EXERCISE BRIEF | Up to and including the line that contains "Researchers investigated whether", reproduce every line exactly, beginning with the first line below.

[Items from a data source]

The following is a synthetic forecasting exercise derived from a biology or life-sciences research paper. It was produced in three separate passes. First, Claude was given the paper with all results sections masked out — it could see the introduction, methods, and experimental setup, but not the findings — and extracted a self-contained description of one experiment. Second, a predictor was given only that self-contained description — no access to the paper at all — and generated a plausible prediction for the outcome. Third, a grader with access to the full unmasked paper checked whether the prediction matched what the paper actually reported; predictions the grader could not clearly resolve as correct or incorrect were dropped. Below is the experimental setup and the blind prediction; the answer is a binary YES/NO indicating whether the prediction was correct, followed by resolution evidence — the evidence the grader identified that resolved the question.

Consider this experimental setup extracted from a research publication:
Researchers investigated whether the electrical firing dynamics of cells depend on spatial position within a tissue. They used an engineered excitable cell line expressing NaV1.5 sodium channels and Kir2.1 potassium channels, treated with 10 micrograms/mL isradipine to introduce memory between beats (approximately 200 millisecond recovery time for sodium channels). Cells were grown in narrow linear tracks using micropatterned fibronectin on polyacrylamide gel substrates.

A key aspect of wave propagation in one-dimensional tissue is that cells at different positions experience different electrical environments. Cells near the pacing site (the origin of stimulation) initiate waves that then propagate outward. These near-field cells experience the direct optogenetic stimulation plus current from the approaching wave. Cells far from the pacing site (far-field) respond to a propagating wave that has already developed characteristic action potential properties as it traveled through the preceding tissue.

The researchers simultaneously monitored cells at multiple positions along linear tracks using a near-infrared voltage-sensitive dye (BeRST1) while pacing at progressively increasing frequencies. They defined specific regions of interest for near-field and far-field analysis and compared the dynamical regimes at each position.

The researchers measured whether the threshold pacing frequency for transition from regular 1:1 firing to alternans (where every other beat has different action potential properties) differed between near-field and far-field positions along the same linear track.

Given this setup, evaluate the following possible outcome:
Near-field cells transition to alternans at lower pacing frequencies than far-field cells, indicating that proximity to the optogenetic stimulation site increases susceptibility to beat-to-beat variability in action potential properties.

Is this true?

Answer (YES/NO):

YOUR RESPONSE |
The following is a synthetic forecasting exercise derived from a biology or life-sciences research paper. It was produced in three separate passes. First, Claude was given the paper with all results sections masked out — it could see the introduction, methods, and experimental setup, but not the findings — and extracted a self-contained description of one experiment. Second, a predictor was given only that self-contained description — no access to the paper at all — and generated a plausible prediction for the outcome. Third, a grader with access to the full unmasked paper checked whether the prediction matched what the paper actually reported; predictions the grader could not clearly resolve as correct or incorrect were dropped. Below is the experimental setup and the blind prediction; the answer is a binary YES/NO indicating whether the prediction was correct, followed by resolution evidence — the evidence the grader identified that resolved the question.

Consider this experimental setup extracted from a research publication:
Researchers investigated whether the electrical firing dynamics of cells depend on spatial position within a tissue. They used an engineered excitable cell line expressing NaV1.5 sodium channels and Kir2.1 potassium channels, treated with 10 micrograms/mL isradipine to introduce memory between beats (approximately 200 millisecond recovery time for sodium channels). Cells were grown in narrow linear tracks using micropatterned fibronectin on polyacrylamide gel substrates.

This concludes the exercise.